**Problem details:**
Please print every one of the records below, reproducing each line word for word.

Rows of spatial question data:
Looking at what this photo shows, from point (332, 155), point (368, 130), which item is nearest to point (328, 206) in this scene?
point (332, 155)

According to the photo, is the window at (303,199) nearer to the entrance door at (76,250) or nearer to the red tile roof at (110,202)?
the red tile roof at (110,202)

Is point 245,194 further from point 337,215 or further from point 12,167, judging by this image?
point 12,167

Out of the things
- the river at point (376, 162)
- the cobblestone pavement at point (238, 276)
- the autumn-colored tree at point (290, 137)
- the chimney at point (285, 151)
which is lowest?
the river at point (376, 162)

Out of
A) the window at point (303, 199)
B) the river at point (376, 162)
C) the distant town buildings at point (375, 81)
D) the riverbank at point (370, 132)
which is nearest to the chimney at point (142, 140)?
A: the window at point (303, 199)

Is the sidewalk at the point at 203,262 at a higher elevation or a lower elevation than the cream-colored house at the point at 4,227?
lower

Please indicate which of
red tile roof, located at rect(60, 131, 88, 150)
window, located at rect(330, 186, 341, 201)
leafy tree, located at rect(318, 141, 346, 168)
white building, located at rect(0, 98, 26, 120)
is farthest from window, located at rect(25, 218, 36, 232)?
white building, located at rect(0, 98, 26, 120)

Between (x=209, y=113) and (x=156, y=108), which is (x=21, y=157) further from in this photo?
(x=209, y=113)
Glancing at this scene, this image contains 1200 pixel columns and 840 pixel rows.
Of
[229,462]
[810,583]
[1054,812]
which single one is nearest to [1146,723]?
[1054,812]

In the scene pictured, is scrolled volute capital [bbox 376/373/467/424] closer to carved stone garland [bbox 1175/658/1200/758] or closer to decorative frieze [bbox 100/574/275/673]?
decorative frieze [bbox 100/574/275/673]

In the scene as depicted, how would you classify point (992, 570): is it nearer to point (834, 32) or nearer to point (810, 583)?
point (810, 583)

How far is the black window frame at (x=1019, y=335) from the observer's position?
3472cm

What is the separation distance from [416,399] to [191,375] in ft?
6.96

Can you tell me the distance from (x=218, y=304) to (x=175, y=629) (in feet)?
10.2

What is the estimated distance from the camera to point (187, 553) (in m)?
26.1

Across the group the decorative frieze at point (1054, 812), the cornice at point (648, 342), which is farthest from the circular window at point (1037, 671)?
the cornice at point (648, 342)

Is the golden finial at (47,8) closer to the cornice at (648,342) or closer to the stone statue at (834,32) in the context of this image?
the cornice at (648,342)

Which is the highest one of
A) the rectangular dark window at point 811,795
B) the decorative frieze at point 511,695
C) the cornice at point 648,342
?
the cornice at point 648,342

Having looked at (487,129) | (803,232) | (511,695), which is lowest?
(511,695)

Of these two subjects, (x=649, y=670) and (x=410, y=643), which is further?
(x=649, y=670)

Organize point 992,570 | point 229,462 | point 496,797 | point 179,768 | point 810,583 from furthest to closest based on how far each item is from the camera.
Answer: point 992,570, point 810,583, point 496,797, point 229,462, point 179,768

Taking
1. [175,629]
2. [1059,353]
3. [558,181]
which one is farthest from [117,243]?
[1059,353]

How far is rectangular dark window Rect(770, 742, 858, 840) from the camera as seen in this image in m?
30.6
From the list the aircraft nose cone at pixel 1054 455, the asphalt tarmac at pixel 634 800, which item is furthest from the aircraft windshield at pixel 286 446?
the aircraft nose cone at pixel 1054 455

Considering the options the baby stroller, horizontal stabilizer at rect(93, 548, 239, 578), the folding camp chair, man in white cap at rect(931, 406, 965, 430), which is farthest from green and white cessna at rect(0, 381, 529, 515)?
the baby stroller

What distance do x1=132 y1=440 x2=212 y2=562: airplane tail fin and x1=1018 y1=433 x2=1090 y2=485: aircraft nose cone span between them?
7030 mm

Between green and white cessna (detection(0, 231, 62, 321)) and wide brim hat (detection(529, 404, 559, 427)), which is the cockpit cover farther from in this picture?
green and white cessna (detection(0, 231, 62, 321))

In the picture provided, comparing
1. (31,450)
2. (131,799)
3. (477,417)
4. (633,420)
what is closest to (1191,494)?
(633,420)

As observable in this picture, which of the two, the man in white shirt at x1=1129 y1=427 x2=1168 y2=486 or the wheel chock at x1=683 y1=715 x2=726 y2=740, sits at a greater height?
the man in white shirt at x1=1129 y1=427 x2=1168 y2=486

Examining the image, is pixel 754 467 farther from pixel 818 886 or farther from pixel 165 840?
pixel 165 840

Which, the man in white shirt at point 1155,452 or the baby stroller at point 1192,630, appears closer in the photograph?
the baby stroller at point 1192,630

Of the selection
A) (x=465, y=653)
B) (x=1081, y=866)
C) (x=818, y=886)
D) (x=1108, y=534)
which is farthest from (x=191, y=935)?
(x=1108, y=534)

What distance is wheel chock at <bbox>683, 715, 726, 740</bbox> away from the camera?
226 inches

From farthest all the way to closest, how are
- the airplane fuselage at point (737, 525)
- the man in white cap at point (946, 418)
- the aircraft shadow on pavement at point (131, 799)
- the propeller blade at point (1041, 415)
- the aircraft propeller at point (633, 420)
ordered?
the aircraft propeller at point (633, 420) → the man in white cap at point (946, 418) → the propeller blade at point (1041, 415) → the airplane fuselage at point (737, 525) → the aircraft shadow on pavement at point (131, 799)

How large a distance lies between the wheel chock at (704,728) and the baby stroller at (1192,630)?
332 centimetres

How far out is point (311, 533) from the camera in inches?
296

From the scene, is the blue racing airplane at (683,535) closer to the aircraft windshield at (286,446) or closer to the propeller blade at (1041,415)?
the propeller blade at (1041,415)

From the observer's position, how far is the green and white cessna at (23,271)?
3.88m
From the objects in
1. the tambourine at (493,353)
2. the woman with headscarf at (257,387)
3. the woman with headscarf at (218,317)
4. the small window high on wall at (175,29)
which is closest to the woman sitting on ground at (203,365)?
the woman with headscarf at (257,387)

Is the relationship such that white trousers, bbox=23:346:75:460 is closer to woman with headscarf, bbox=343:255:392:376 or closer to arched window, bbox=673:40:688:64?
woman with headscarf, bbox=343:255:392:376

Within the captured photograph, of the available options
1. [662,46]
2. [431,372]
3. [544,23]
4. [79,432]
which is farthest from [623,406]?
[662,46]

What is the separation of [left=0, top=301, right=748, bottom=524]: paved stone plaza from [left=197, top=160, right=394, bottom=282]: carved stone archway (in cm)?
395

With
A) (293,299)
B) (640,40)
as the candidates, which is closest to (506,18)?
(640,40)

**Answer to this exercise:**
Looking at what this photo shows, from point (332, 155), point (368, 130), which item is nearest to point (328, 206) in this scene?
point (332, 155)

According to the photo, is the window at (303,199) nearer to the entrance door at (76,250) or nearer to the red tile roof at (110,202)?
the red tile roof at (110,202)

Is point 245,194 further from point 337,215 or further from point 12,167, judging by this image?
point 12,167

Out of the things
- the river at point (376, 162)
- the cobblestone pavement at point (238, 276)
- the autumn-colored tree at point (290, 137)
- the chimney at point (285, 151)
which is lowest?
the river at point (376, 162)

Out of
A) the window at point (303, 199)
B) the river at point (376, 162)
C) the distant town buildings at point (375, 81)
D) the riverbank at point (370, 132)
which is nearest to the chimney at point (142, 140)?
A: the window at point (303, 199)

Is the sidewalk at the point at 203,262 at a higher elevation or a lower elevation than the cream-colored house at the point at 4,227?
lower

Please indicate which of
red tile roof, located at rect(60, 131, 88, 150)
window, located at rect(330, 186, 341, 201)
leafy tree, located at rect(318, 141, 346, 168)
white building, located at rect(0, 98, 26, 120)
is farthest from window, located at rect(25, 218, 36, 232)?
white building, located at rect(0, 98, 26, 120)

Between (x=209, y=113) and (x=156, y=108), which is (x=21, y=157) further from in this photo?
(x=209, y=113)
Glancing at this scene, this image contains 1200 pixel columns and 840 pixel rows.
Of
[229,462]
[810,583]
[1054,812]
which single one is nearest to [1146,723]?
[1054,812]

In the scene pictured, is scrolled volute capital [bbox 376/373/467/424] closer to carved stone garland [bbox 1175/658/1200/758] or closer to decorative frieze [bbox 100/574/275/673]?
decorative frieze [bbox 100/574/275/673]

In the scene as depicted, how would you classify point (992, 570): is it nearer to point (834, 32) or nearer to point (810, 583)?
point (810, 583)

How far is the black window frame at (x=1019, y=335) from the observer's position?
3472cm

What is the separation distance from [416,399] to [191,375] in ft?
6.96

Can you tell me the distance from (x=218, y=304) to (x=175, y=629) (in feet)?
10.2

What is the estimated distance from the camera to point (187, 553) (in m)?
26.1

Across the group the decorative frieze at point (1054, 812), the cornice at point (648, 342), which is farthest from the circular window at point (1037, 671)?
the cornice at point (648, 342)

Is the golden finial at (47,8) closer to the cornice at (648,342) or closer to the stone statue at (834,32) in the context of this image?
the cornice at (648,342)

Which is the highest one of
A) the rectangular dark window at point 811,795
B) the decorative frieze at point 511,695
C) the cornice at point 648,342
?
the cornice at point 648,342

Having looked at (487,129) | (803,232) | (511,695), which is lowest?
(511,695)

Of these two subjects, (x=649, y=670) and (x=410, y=643), which is further?
(x=649, y=670)

Organize point 992,570 | point 229,462 | point 496,797 | point 179,768 | point 810,583 from furthest to closest based on how far each item is from the camera.
Answer: point 992,570, point 810,583, point 496,797, point 229,462, point 179,768

Taking
1. [175,629]
2. [1059,353]
3. [558,181]
which one is farthest from [117,243]?
[1059,353]

How far is rectangular dark window Rect(770, 742, 858, 840) from the camera as seen in this image in m?
30.6
From the list the aircraft nose cone at pixel 1054 455, the asphalt tarmac at pixel 634 800, which item is furthest from the aircraft windshield at pixel 286 446?
the aircraft nose cone at pixel 1054 455

Considering the options the baby stroller, horizontal stabilizer at rect(93, 548, 239, 578), the folding camp chair, man in white cap at rect(931, 406, 965, 430), which is farthest from green and white cessna at rect(0, 381, 529, 515)?
the baby stroller

What distance do x1=132 y1=440 x2=212 y2=562: airplane tail fin and x1=1018 y1=433 x2=1090 y2=485: aircraft nose cone span between them?
7030 mm

Between green and white cessna (detection(0, 231, 62, 321)) and wide brim hat (detection(529, 404, 559, 427)), which is the cockpit cover farther from in this picture?
green and white cessna (detection(0, 231, 62, 321))

In the picture provided, comparing
1. (31,450)
2. (131,799)
3. (477,417)
4. (633,420)
what is closest to (1191,494)?
(633,420)

As observable in this picture, which of the two, the man in white shirt at x1=1129 y1=427 x2=1168 y2=486 or the wheel chock at x1=683 y1=715 x2=726 y2=740, sits at a greater height?
the man in white shirt at x1=1129 y1=427 x2=1168 y2=486

Examining the image, is pixel 754 467 farther from pixel 818 886 or farther from pixel 165 840?
pixel 165 840

Which, the man in white shirt at point 1155,452 or the baby stroller at point 1192,630, appears closer in the photograph?
the baby stroller at point 1192,630

Of the selection
A) (x=465, y=653)
B) (x=1081, y=866)
C) (x=818, y=886)
D) (x=1108, y=534)
which is farthest from (x=191, y=935)?
(x=1108, y=534)

What distance is wheel chock at <bbox>683, 715, 726, 740</bbox> away from the camera?
226 inches

From farthest all the way to closest, how are
- the airplane fuselage at point (737, 525)
- the man in white cap at point (946, 418)
- the aircraft shadow on pavement at point (131, 799)
- the propeller blade at point (1041, 415)
- the aircraft propeller at point (633, 420)
ordered?
the aircraft propeller at point (633, 420) → the man in white cap at point (946, 418) → the propeller blade at point (1041, 415) → the airplane fuselage at point (737, 525) → the aircraft shadow on pavement at point (131, 799)

How large a distance lies between the wheel chock at (704,728) and the baby stroller at (1192,630)?
332 centimetres

How far out is point (311, 533) from the camera in inches?
296

From the scene, is the blue racing airplane at (683,535) closer to the aircraft windshield at (286,446) or closer to the propeller blade at (1041,415)?
the propeller blade at (1041,415)

From the observer's position, how far is the green and white cessna at (23,271)?
3.88m
From the objects in
1. the tambourine at (493,353)
2. the woman with headscarf at (257,387)
3. the woman with headscarf at (218,317)
4. the small window high on wall at (175,29)
which is closest to the woman sitting on ground at (203,365)?
the woman with headscarf at (257,387)

Is the relationship such that white trousers, bbox=23:346:75:460 is closer to woman with headscarf, bbox=343:255:392:376 or closer to arched window, bbox=673:40:688:64?
woman with headscarf, bbox=343:255:392:376

Within the captured photograph, of the available options
1. [662,46]
2. [431,372]
3. [544,23]
4. [79,432]
which is farthest from [623,406]?
[662,46]

What is the separation of [left=0, top=301, right=748, bottom=524]: paved stone plaza from [left=197, top=160, right=394, bottom=282]: carved stone archway (in cm)?
395

With
A) (293,299)
B) (640,40)
as the candidates, which is closest to (506,18)?
(640,40)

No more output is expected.